TEXT TO READ:
Jobs paused for a long time before he answered. Fifteen seconds, by our count. We can only imagine what was going through his mind, because by the time he formulated a reply, he had changed the subject.

Apple's CEO actu... ally looks healthier than he has in years, and he's been in the public eye more in the past two weeks than anytime in recent memory. He spent more than 90 minutes onstage for that D8 interview and six days later gave a two-hour keynote at Apple's Worldwide Developers Conference -- an event he missed last year because he was still too sick to attend.

But for all his apparent vigor, Jobs is clearly thinking about his legacy. For one thing, he's invited a high-profile journalist -- Walter Isaacson, the former president of CNN and my former editor at Time -- to write the first authorized biography of his life.

He's also been spending a lot of time at the keyboard lately trying to clear the record and make himself better understood. In April, he published a 1,700-word essay on Flash to explain why he decided to ban Adobe's multimedia platform from Apple's mobile devices. And he's been mixing it up with customers and critics in a way no CEO of a major American company ever has before, answering e-mails from strangers at an extraordinary pace -- at least two dozen in the past 10 weeks. And those are just the ones we've heard about.

So what is Steve Jobs' legacy?

STORED ROWS:
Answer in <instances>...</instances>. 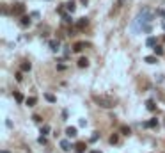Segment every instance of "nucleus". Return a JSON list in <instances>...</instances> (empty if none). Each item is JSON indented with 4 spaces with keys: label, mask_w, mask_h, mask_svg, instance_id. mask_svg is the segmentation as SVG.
Listing matches in <instances>:
<instances>
[{
    "label": "nucleus",
    "mask_w": 165,
    "mask_h": 153,
    "mask_svg": "<svg viewBox=\"0 0 165 153\" xmlns=\"http://www.w3.org/2000/svg\"><path fill=\"white\" fill-rule=\"evenodd\" d=\"M94 101L103 109H112L116 105V100H112L110 96H94Z\"/></svg>",
    "instance_id": "f257e3e1"
},
{
    "label": "nucleus",
    "mask_w": 165,
    "mask_h": 153,
    "mask_svg": "<svg viewBox=\"0 0 165 153\" xmlns=\"http://www.w3.org/2000/svg\"><path fill=\"white\" fill-rule=\"evenodd\" d=\"M13 13H14L16 16H18V14H23V13H25V5H23V4H16V5L13 7Z\"/></svg>",
    "instance_id": "f03ea898"
},
{
    "label": "nucleus",
    "mask_w": 165,
    "mask_h": 153,
    "mask_svg": "<svg viewBox=\"0 0 165 153\" xmlns=\"http://www.w3.org/2000/svg\"><path fill=\"white\" fill-rule=\"evenodd\" d=\"M60 148H62L64 151H69L71 148H75L73 144H71V142L68 141V139H62V141H60Z\"/></svg>",
    "instance_id": "7ed1b4c3"
},
{
    "label": "nucleus",
    "mask_w": 165,
    "mask_h": 153,
    "mask_svg": "<svg viewBox=\"0 0 165 153\" xmlns=\"http://www.w3.org/2000/svg\"><path fill=\"white\" fill-rule=\"evenodd\" d=\"M64 5H66V11H68V13H71V14L75 13V9H76V4L73 2V0H69V2H66Z\"/></svg>",
    "instance_id": "20e7f679"
},
{
    "label": "nucleus",
    "mask_w": 165,
    "mask_h": 153,
    "mask_svg": "<svg viewBox=\"0 0 165 153\" xmlns=\"http://www.w3.org/2000/svg\"><path fill=\"white\" fill-rule=\"evenodd\" d=\"M62 20H64V22H66L68 25H73V23H75V20L71 18V13H66V11L62 13Z\"/></svg>",
    "instance_id": "39448f33"
},
{
    "label": "nucleus",
    "mask_w": 165,
    "mask_h": 153,
    "mask_svg": "<svg viewBox=\"0 0 165 153\" xmlns=\"http://www.w3.org/2000/svg\"><path fill=\"white\" fill-rule=\"evenodd\" d=\"M60 46V41H57V39H53V41H50V50H51V52H59V48Z\"/></svg>",
    "instance_id": "423d86ee"
},
{
    "label": "nucleus",
    "mask_w": 165,
    "mask_h": 153,
    "mask_svg": "<svg viewBox=\"0 0 165 153\" xmlns=\"http://www.w3.org/2000/svg\"><path fill=\"white\" fill-rule=\"evenodd\" d=\"M144 126H146V128H156V126H158V119H156V118L149 119L147 123H144Z\"/></svg>",
    "instance_id": "0eeeda50"
},
{
    "label": "nucleus",
    "mask_w": 165,
    "mask_h": 153,
    "mask_svg": "<svg viewBox=\"0 0 165 153\" xmlns=\"http://www.w3.org/2000/svg\"><path fill=\"white\" fill-rule=\"evenodd\" d=\"M87 23H89V20H87V18H78V22H76V29H84V27H87Z\"/></svg>",
    "instance_id": "6e6552de"
},
{
    "label": "nucleus",
    "mask_w": 165,
    "mask_h": 153,
    "mask_svg": "<svg viewBox=\"0 0 165 153\" xmlns=\"http://www.w3.org/2000/svg\"><path fill=\"white\" fill-rule=\"evenodd\" d=\"M66 135L68 137H76V126H68L66 128Z\"/></svg>",
    "instance_id": "1a4fd4ad"
},
{
    "label": "nucleus",
    "mask_w": 165,
    "mask_h": 153,
    "mask_svg": "<svg viewBox=\"0 0 165 153\" xmlns=\"http://www.w3.org/2000/svg\"><path fill=\"white\" fill-rule=\"evenodd\" d=\"M146 45H147L149 48H154V46H156V37H153V36L147 37V39H146Z\"/></svg>",
    "instance_id": "9d476101"
},
{
    "label": "nucleus",
    "mask_w": 165,
    "mask_h": 153,
    "mask_svg": "<svg viewBox=\"0 0 165 153\" xmlns=\"http://www.w3.org/2000/svg\"><path fill=\"white\" fill-rule=\"evenodd\" d=\"M25 103H27L28 107H34V105L37 103V98H36V96H30V98H27V100H25Z\"/></svg>",
    "instance_id": "9b49d317"
},
{
    "label": "nucleus",
    "mask_w": 165,
    "mask_h": 153,
    "mask_svg": "<svg viewBox=\"0 0 165 153\" xmlns=\"http://www.w3.org/2000/svg\"><path fill=\"white\" fill-rule=\"evenodd\" d=\"M87 66H89V61L85 57H80L78 59V68H87Z\"/></svg>",
    "instance_id": "f8f14e48"
},
{
    "label": "nucleus",
    "mask_w": 165,
    "mask_h": 153,
    "mask_svg": "<svg viewBox=\"0 0 165 153\" xmlns=\"http://www.w3.org/2000/svg\"><path fill=\"white\" fill-rule=\"evenodd\" d=\"M75 150H76L78 153H84V151H85V142H76V144H75Z\"/></svg>",
    "instance_id": "ddd939ff"
},
{
    "label": "nucleus",
    "mask_w": 165,
    "mask_h": 153,
    "mask_svg": "<svg viewBox=\"0 0 165 153\" xmlns=\"http://www.w3.org/2000/svg\"><path fill=\"white\" fill-rule=\"evenodd\" d=\"M45 100H46V101H50V103H55V101H57V98L51 95V93H45Z\"/></svg>",
    "instance_id": "4468645a"
},
{
    "label": "nucleus",
    "mask_w": 165,
    "mask_h": 153,
    "mask_svg": "<svg viewBox=\"0 0 165 153\" xmlns=\"http://www.w3.org/2000/svg\"><path fill=\"white\" fill-rule=\"evenodd\" d=\"M144 61H146L147 64H154V63H158V61H156V55H147V57H144Z\"/></svg>",
    "instance_id": "2eb2a0df"
},
{
    "label": "nucleus",
    "mask_w": 165,
    "mask_h": 153,
    "mask_svg": "<svg viewBox=\"0 0 165 153\" xmlns=\"http://www.w3.org/2000/svg\"><path fill=\"white\" fill-rule=\"evenodd\" d=\"M20 23H22L23 27H28V25H30V16H22V20H20Z\"/></svg>",
    "instance_id": "dca6fc26"
},
{
    "label": "nucleus",
    "mask_w": 165,
    "mask_h": 153,
    "mask_svg": "<svg viewBox=\"0 0 165 153\" xmlns=\"http://www.w3.org/2000/svg\"><path fill=\"white\" fill-rule=\"evenodd\" d=\"M121 134H122V135H130V134H131V130H130V126H126V125H122V126H121Z\"/></svg>",
    "instance_id": "f3484780"
},
{
    "label": "nucleus",
    "mask_w": 165,
    "mask_h": 153,
    "mask_svg": "<svg viewBox=\"0 0 165 153\" xmlns=\"http://www.w3.org/2000/svg\"><path fill=\"white\" fill-rule=\"evenodd\" d=\"M84 46H85V43H75L73 50H75V52H82V50H84Z\"/></svg>",
    "instance_id": "a211bd4d"
},
{
    "label": "nucleus",
    "mask_w": 165,
    "mask_h": 153,
    "mask_svg": "<svg viewBox=\"0 0 165 153\" xmlns=\"http://www.w3.org/2000/svg\"><path fill=\"white\" fill-rule=\"evenodd\" d=\"M146 107H147V110H154V109H156V105H154L153 100H147L146 101Z\"/></svg>",
    "instance_id": "6ab92c4d"
},
{
    "label": "nucleus",
    "mask_w": 165,
    "mask_h": 153,
    "mask_svg": "<svg viewBox=\"0 0 165 153\" xmlns=\"http://www.w3.org/2000/svg\"><path fill=\"white\" fill-rule=\"evenodd\" d=\"M32 69V64L30 63H22V71H30Z\"/></svg>",
    "instance_id": "aec40b11"
},
{
    "label": "nucleus",
    "mask_w": 165,
    "mask_h": 153,
    "mask_svg": "<svg viewBox=\"0 0 165 153\" xmlns=\"http://www.w3.org/2000/svg\"><path fill=\"white\" fill-rule=\"evenodd\" d=\"M153 50H154V54H156V55H163V48H162L160 45H156V46H154Z\"/></svg>",
    "instance_id": "412c9836"
},
{
    "label": "nucleus",
    "mask_w": 165,
    "mask_h": 153,
    "mask_svg": "<svg viewBox=\"0 0 165 153\" xmlns=\"http://www.w3.org/2000/svg\"><path fill=\"white\" fill-rule=\"evenodd\" d=\"M14 98H16V101H18V103H23V101H25L22 93H14Z\"/></svg>",
    "instance_id": "4be33fe9"
},
{
    "label": "nucleus",
    "mask_w": 165,
    "mask_h": 153,
    "mask_svg": "<svg viewBox=\"0 0 165 153\" xmlns=\"http://www.w3.org/2000/svg\"><path fill=\"white\" fill-rule=\"evenodd\" d=\"M41 134H43V135L50 134V126H48V125H43V128H41Z\"/></svg>",
    "instance_id": "5701e85b"
},
{
    "label": "nucleus",
    "mask_w": 165,
    "mask_h": 153,
    "mask_svg": "<svg viewBox=\"0 0 165 153\" xmlns=\"http://www.w3.org/2000/svg\"><path fill=\"white\" fill-rule=\"evenodd\" d=\"M117 141H119V135H117V134H114V135L110 137V144H116Z\"/></svg>",
    "instance_id": "b1692460"
},
{
    "label": "nucleus",
    "mask_w": 165,
    "mask_h": 153,
    "mask_svg": "<svg viewBox=\"0 0 165 153\" xmlns=\"http://www.w3.org/2000/svg\"><path fill=\"white\" fill-rule=\"evenodd\" d=\"M37 142H39V144H46V137H45V135H41V137L37 139Z\"/></svg>",
    "instance_id": "393cba45"
},
{
    "label": "nucleus",
    "mask_w": 165,
    "mask_h": 153,
    "mask_svg": "<svg viewBox=\"0 0 165 153\" xmlns=\"http://www.w3.org/2000/svg\"><path fill=\"white\" fill-rule=\"evenodd\" d=\"M98 137H99V134H98V132H94V134H92V137H91V141H92V142H96V141H98Z\"/></svg>",
    "instance_id": "a878e982"
},
{
    "label": "nucleus",
    "mask_w": 165,
    "mask_h": 153,
    "mask_svg": "<svg viewBox=\"0 0 165 153\" xmlns=\"http://www.w3.org/2000/svg\"><path fill=\"white\" fill-rule=\"evenodd\" d=\"M78 125H80V126H85V125H87V121H85V119H80V121H78Z\"/></svg>",
    "instance_id": "bb28decb"
},
{
    "label": "nucleus",
    "mask_w": 165,
    "mask_h": 153,
    "mask_svg": "<svg viewBox=\"0 0 165 153\" xmlns=\"http://www.w3.org/2000/svg\"><path fill=\"white\" fill-rule=\"evenodd\" d=\"M156 14H160V16H163V18H165V11H163V9H158Z\"/></svg>",
    "instance_id": "cd10ccee"
},
{
    "label": "nucleus",
    "mask_w": 165,
    "mask_h": 153,
    "mask_svg": "<svg viewBox=\"0 0 165 153\" xmlns=\"http://www.w3.org/2000/svg\"><path fill=\"white\" fill-rule=\"evenodd\" d=\"M22 78H23V77H22V73L18 71V73H16V80H18V82H22Z\"/></svg>",
    "instance_id": "c85d7f7f"
},
{
    "label": "nucleus",
    "mask_w": 165,
    "mask_h": 153,
    "mask_svg": "<svg viewBox=\"0 0 165 153\" xmlns=\"http://www.w3.org/2000/svg\"><path fill=\"white\" fill-rule=\"evenodd\" d=\"M32 119L36 121V123H41V118H39V116H32Z\"/></svg>",
    "instance_id": "c756f323"
},
{
    "label": "nucleus",
    "mask_w": 165,
    "mask_h": 153,
    "mask_svg": "<svg viewBox=\"0 0 165 153\" xmlns=\"http://www.w3.org/2000/svg\"><path fill=\"white\" fill-rule=\"evenodd\" d=\"M89 153H101V151H98V150H91Z\"/></svg>",
    "instance_id": "7c9ffc66"
},
{
    "label": "nucleus",
    "mask_w": 165,
    "mask_h": 153,
    "mask_svg": "<svg viewBox=\"0 0 165 153\" xmlns=\"http://www.w3.org/2000/svg\"><path fill=\"white\" fill-rule=\"evenodd\" d=\"M162 27H163V30H165V22H163V23H162Z\"/></svg>",
    "instance_id": "2f4dec72"
},
{
    "label": "nucleus",
    "mask_w": 165,
    "mask_h": 153,
    "mask_svg": "<svg viewBox=\"0 0 165 153\" xmlns=\"http://www.w3.org/2000/svg\"><path fill=\"white\" fill-rule=\"evenodd\" d=\"M2 153H9V151H2Z\"/></svg>",
    "instance_id": "473e14b6"
},
{
    "label": "nucleus",
    "mask_w": 165,
    "mask_h": 153,
    "mask_svg": "<svg viewBox=\"0 0 165 153\" xmlns=\"http://www.w3.org/2000/svg\"><path fill=\"white\" fill-rule=\"evenodd\" d=\"M48 2H50V0H48Z\"/></svg>",
    "instance_id": "72a5a7b5"
}]
</instances>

YOUR OBJECTIVE: Carry on the article about Steve Jobs above from its closing question.

ANSWER FOR THIS EXERCISE:
Some would point to the things he's brought to market. The Apple II and the Mac. OS X and iOS. The iPod, the iPhone and the iPad. iTunes, the App Store, the iBookstore. If the products are his legacy, he's got to be thinking about how many more he has in him. If I had my druthers, he'd spend some of the time he has left turning his "hobby" -- the Apple TV set-top box -- into a real product, an iTV that might do for the vast wasteland of television what the iPhone did for cellular telephony.

Others see his legacy in the industries he's helped create or transform -- personal computing, desktop publishing, digital music downloading, computer retailing (those amazing Apple stores) and digitally animated movies (via Pixar, his other company). Lately he's turned his sights on mobile advertising, digital books and the news business -- an industry crying to be rescued.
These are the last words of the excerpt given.